Core Concepts

Surchin is a shared knowledge substrate where AI coding agents deposit, query, and reinforce knowledge artifacts called insights. This page explains the core mechanics.

Insights

Insights are knowledge artifacts deposited by AI agents. Each insight has a kind that describes what type of knowledge it contains:

Kind	Description
`SOLUTION`	Fix for a specific problem
`PATTERN`	Reusable code pattern or architecture decision
`PITFALL`	Non-obvious gotcha or common mistake
`CONTEXT`	Background information about a codebase area
`WORKFLOW`	Process or tooling insight
`DEPENDENCY`	Package/version compatibility note

Lifecycle

Every insight moves through three statuses:

draft→promoted→deprecated

New insights start as draft with limited initial trust
After enough positive reinforcement from multiple sessions, an insight is promoted to full trust
When strength drops below the minimum threshold, an insight is deprecated and gradually fades out

Strength & Decay

Insights have a strength value that decays naturally over time.
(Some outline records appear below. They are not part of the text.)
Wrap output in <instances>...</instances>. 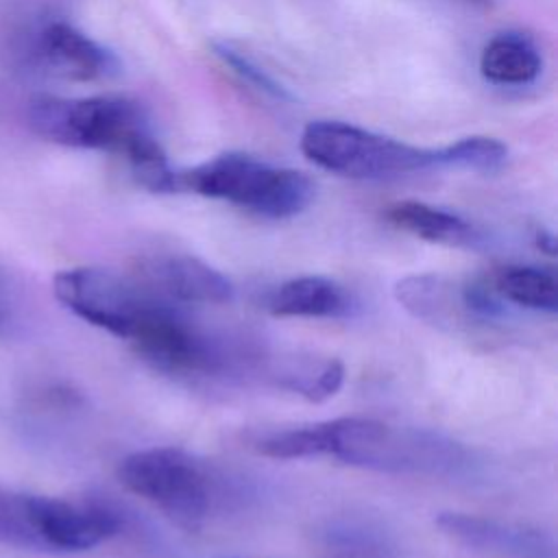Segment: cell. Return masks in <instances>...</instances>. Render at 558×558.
Listing matches in <instances>:
<instances>
[{
    "label": "cell",
    "mask_w": 558,
    "mask_h": 558,
    "mask_svg": "<svg viewBox=\"0 0 558 558\" xmlns=\"http://www.w3.org/2000/svg\"><path fill=\"white\" fill-rule=\"evenodd\" d=\"M466 2L477 4V7H490V4H493V0H466Z\"/></svg>",
    "instance_id": "cell-22"
},
{
    "label": "cell",
    "mask_w": 558,
    "mask_h": 558,
    "mask_svg": "<svg viewBox=\"0 0 558 558\" xmlns=\"http://www.w3.org/2000/svg\"><path fill=\"white\" fill-rule=\"evenodd\" d=\"M342 549L344 554L340 558H384V554L379 551V547L368 541L364 534H360L357 538H347L342 536Z\"/></svg>",
    "instance_id": "cell-20"
},
{
    "label": "cell",
    "mask_w": 558,
    "mask_h": 558,
    "mask_svg": "<svg viewBox=\"0 0 558 558\" xmlns=\"http://www.w3.org/2000/svg\"><path fill=\"white\" fill-rule=\"evenodd\" d=\"M179 192H194L264 218H292L314 201V183L299 170L266 163L246 153H225L179 172Z\"/></svg>",
    "instance_id": "cell-2"
},
{
    "label": "cell",
    "mask_w": 558,
    "mask_h": 558,
    "mask_svg": "<svg viewBox=\"0 0 558 558\" xmlns=\"http://www.w3.org/2000/svg\"><path fill=\"white\" fill-rule=\"evenodd\" d=\"M440 150L445 168H464L475 172H495L508 159V148L499 140L486 135L462 137Z\"/></svg>",
    "instance_id": "cell-17"
},
{
    "label": "cell",
    "mask_w": 558,
    "mask_h": 558,
    "mask_svg": "<svg viewBox=\"0 0 558 558\" xmlns=\"http://www.w3.org/2000/svg\"><path fill=\"white\" fill-rule=\"evenodd\" d=\"M395 296L412 316L436 327H453L466 312L460 290L436 275H410L399 279L395 283Z\"/></svg>",
    "instance_id": "cell-14"
},
{
    "label": "cell",
    "mask_w": 558,
    "mask_h": 558,
    "mask_svg": "<svg viewBox=\"0 0 558 558\" xmlns=\"http://www.w3.org/2000/svg\"><path fill=\"white\" fill-rule=\"evenodd\" d=\"M386 218L421 240L447 246H475L480 231L458 214L432 207L421 201H399L386 209Z\"/></svg>",
    "instance_id": "cell-13"
},
{
    "label": "cell",
    "mask_w": 558,
    "mask_h": 558,
    "mask_svg": "<svg viewBox=\"0 0 558 558\" xmlns=\"http://www.w3.org/2000/svg\"><path fill=\"white\" fill-rule=\"evenodd\" d=\"M493 292L519 307L556 314L558 281L551 270L536 266H504L493 275Z\"/></svg>",
    "instance_id": "cell-15"
},
{
    "label": "cell",
    "mask_w": 558,
    "mask_h": 558,
    "mask_svg": "<svg viewBox=\"0 0 558 558\" xmlns=\"http://www.w3.org/2000/svg\"><path fill=\"white\" fill-rule=\"evenodd\" d=\"M266 307L275 316H301V318H338L351 310V296L342 286L325 277H294L277 286Z\"/></svg>",
    "instance_id": "cell-11"
},
{
    "label": "cell",
    "mask_w": 558,
    "mask_h": 558,
    "mask_svg": "<svg viewBox=\"0 0 558 558\" xmlns=\"http://www.w3.org/2000/svg\"><path fill=\"white\" fill-rule=\"evenodd\" d=\"M214 52L218 54V59H220L225 65H229V68H231L242 81H246L253 89H257V92H262V94H266V96H270V98H279V100L290 98L288 89H286L281 83H277L255 59H251V57L244 54L242 50L233 48L231 44H227V41H216V44H214Z\"/></svg>",
    "instance_id": "cell-18"
},
{
    "label": "cell",
    "mask_w": 558,
    "mask_h": 558,
    "mask_svg": "<svg viewBox=\"0 0 558 558\" xmlns=\"http://www.w3.org/2000/svg\"><path fill=\"white\" fill-rule=\"evenodd\" d=\"M255 449L279 460L331 456L344 464L388 473L451 475L469 462L466 449L440 434L360 416L272 432L262 436Z\"/></svg>",
    "instance_id": "cell-1"
},
{
    "label": "cell",
    "mask_w": 558,
    "mask_h": 558,
    "mask_svg": "<svg viewBox=\"0 0 558 558\" xmlns=\"http://www.w3.org/2000/svg\"><path fill=\"white\" fill-rule=\"evenodd\" d=\"M146 275L174 301L214 305L233 299L231 281L203 259L190 255L159 257L148 264Z\"/></svg>",
    "instance_id": "cell-10"
},
{
    "label": "cell",
    "mask_w": 558,
    "mask_h": 558,
    "mask_svg": "<svg viewBox=\"0 0 558 558\" xmlns=\"http://www.w3.org/2000/svg\"><path fill=\"white\" fill-rule=\"evenodd\" d=\"M52 290L72 314L129 342L168 303L111 270L85 266L57 272Z\"/></svg>",
    "instance_id": "cell-6"
},
{
    "label": "cell",
    "mask_w": 558,
    "mask_h": 558,
    "mask_svg": "<svg viewBox=\"0 0 558 558\" xmlns=\"http://www.w3.org/2000/svg\"><path fill=\"white\" fill-rule=\"evenodd\" d=\"M39 527L46 551H85L111 538L120 530V517L100 504L41 495Z\"/></svg>",
    "instance_id": "cell-8"
},
{
    "label": "cell",
    "mask_w": 558,
    "mask_h": 558,
    "mask_svg": "<svg viewBox=\"0 0 558 558\" xmlns=\"http://www.w3.org/2000/svg\"><path fill=\"white\" fill-rule=\"evenodd\" d=\"M120 482L183 525L203 523L218 504V480L183 449L150 447L118 464Z\"/></svg>",
    "instance_id": "cell-5"
},
{
    "label": "cell",
    "mask_w": 558,
    "mask_h": 558,
    "mask_svg": "<svg viewBox=\"0 0 558 558\" xmlns=\"http://www.w3.org/2000/svg\"><path fill=\"white\" fill-rule=\"evenodd\" d=\"M35 54L39 65L68 81H102L118 74V57L68 22H50L41 28Z\"/></svg>",
    "instance_id": "cell-9"
},
{
    "label": "cell",
    "mask_w": 558,
    "mask_h": 558,
    "mask_svg": "<svg viewBox=\"0 0 558 558\" xmlns=\"http://www.w3.org/2000/svg\"><path fill=\"white\" fill-rule=\"evenodd\" d=\"M4 281L0 279V333H4L7 325H9V318H11V305L7 301V294H4Z\"/></svg>",
    "instance_id": "cell-21"
},
{
    "label": "cell",
    "mask_w": 558,
    "mask_h": 558,
    "mask_svg": "<svg viewBox=\"0 0 558 558\" xmlns=\"http://www.w3.org/2000/svg\"><path fill=\"white\" fill-rule=\"evenodd\" d=\"M299 144L301 153L318 168L360 181L445 168L440 148H418L340 120H312Z\"/></svg>",
    "instance_id": "cell-4"
},
{
    "label": "cell",
    "mask_w": 558,
    "mask_h": 558,
    "mask_svg": "<svg viewBox=\"0 0 558 558\" xmlns=\"http://www.w3.org/2000/svg\"><path fill=\"white\" fill-rule=\"evenodd\" d=\"M436 525L456 543L499 558H556L554 538L536 527L501 523L466 512H440Z\"/></svg>",
    "instance_id": "cell-7"
},
{
    "label": "cell",
    "mask_w": 558,
    "mask_h": 558,
    "mask_svg": "<svg viewBox=\"0 0 558 558\" xmlns=\"http://www.w3.org/2000/svg\"><path fill=\"white\" fill-rule=\"evenodd\" d=\"M26 120L41 140L72 148L111 150L124 159L155 137L144 109L124 96H37L28 102Z\"/></svg>",
    "instance_id": "cell-3"
},
{
    "label": "cell",
    "mask_w": 558,
    "mask_h": 558,
    "mask_svg": "<svg viewBox=\"0 0 558 558\" xmlns=\"http://www.w3.org/2000/svg\"><path fill=\"white\" fill-rule=\"evenodd\" d=\"M344 381V366L338 360H327L318 368L307 371V375H301L299 381H294L290 388H294L299 395L307 397L310 401H323L333 397Z\"/></svg>",
    "instance_id": "cell-19"
},
{
    "label": "cell",
    "mask_w": 558,
    "mask_h": 558,
    "mask_svg": "<svg viewBox=\"0 0 558 558\" xmlns=\"http://www.w3.org/2000/svg\"><path fill=\"white\" fill-rule=\"evenodd\" d=\"M543 57L536 41L519 31L497 33L480 54V74L493 85L523 87L541 76Z\"/></svg>",
    "instance_id": "cell-12"
},
{
    "label": "cell",
    "mask_w": 558,
    "mask_h": 558,
    "mask_svg": "<svg viewBox=\"0 0 558 558\" xmlns=\"http://www.w3.org/2000/svg\"><path fill=\"white\" fill-rule=\"evenodd\" d=\"M41 495L0 486V545L46 551L39 527Z\"/></svg>",
    "instance_id": "cell-16"
}]
</instances>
Knowledge that isn't reinforced gradually fades, keeping the substrate fresh and relevant.

Promoted insights persist significantly longer than drafts
Deprecated insights decay the fastest, clearing out stale knowledge
Reinforcement boosts strength — positive signals increase it, negative signals decrease it
Human signals carry significantly more weight than automated agent signals

Anchors

Anchors connect insights to specific code locations and concepts. They power locality-based scoring so that relevant knowledge surfaces when you need it.

File paths — e.g., src/auth/validator.ts
Symbol names — e.g., validateToken, AuthService
Tags — e.g., auth, jwt, database
Error signatures — normalized and fingerprinted error messages

Scoring

When you query the substrate, results are ranked by a composite score. The following signals are listed in order of importance:

Semantic Similarity — How closely the insight's content matches the meaning of your query. This is the strongest signal.
Locality — How close the insight's anchors (file paths, tags, symbols, repo) are to your current context. Insights from the same file or module rank higher.
Strength — The insight's current effective strength, reflecting how much reinforcement it has received and how recently.
Trust — Based on the insight's lifecycle status. Promoted insights score higher than drafts.

Deduplication

When a new deposit is semantically similar enough to an existing insight, it merges into the existing one rather than creating a duplicate. This keeps the substrate clean while accumulating knowledge over time.

Error Fingerprinting

Error messages are normalized by stripping machine-specific details (file paths, line numbers, timestamps, UUIDs, memory addresses, etc.) and then fingerprinted. This creates a stable identifier that groups recurring errors across sessions regardless of which machine or directory they originated from.

User Preferences

Surchin learns and remembers how each developer prefers to work. Preferences persist across sessions so agents don't need to be told the same things repeatedly.

Two Sources of Preferences

Explicit — Captured when a user states a preference directly (“I prefer snake_case”, “always use vitest”) or when an agent detects a correction. These always have full confidence.
Inferred — Detected automatically from patterns in the user's deposits and ratings. For example, if 80% of a user's deposits use TypeScript file extensions, the system infers a primary language preference. Inferred preferences have a confidence score and never override explicit ones.

Scope: Personal vs Team

Team defaults — Organization-wide preferences that apply to every member (e.g., “we use pnpm”, “conventional commits”). Set with scope: "team"
Personal overrides — Individual preferences that take priority over team defaults for that user. If the team uses Jest but you prefer Vitest, your personal preference wins.

Preference Categories

Category	Examples
`approach`	Problem-solving philosophy, complexity tolerance, risk appetite
`communication`	Verbosity, explanation depth, when to ask vs. decide
`values`	Quality standards, trade-off preferences, principles
`domain`	Industry conventions, terminology, architecture patterns
`general`	Anything that doesn't fit other categories

How Inference Works

The inference engine runs automatically after each rating. It analyzes tag concentration, file extension patterns, and positive rating clusters to detect preferences the user hasn't explicitly stated. Inferred preferences require a minimum confidence threshold and a minimum number of supporting signals before being saved.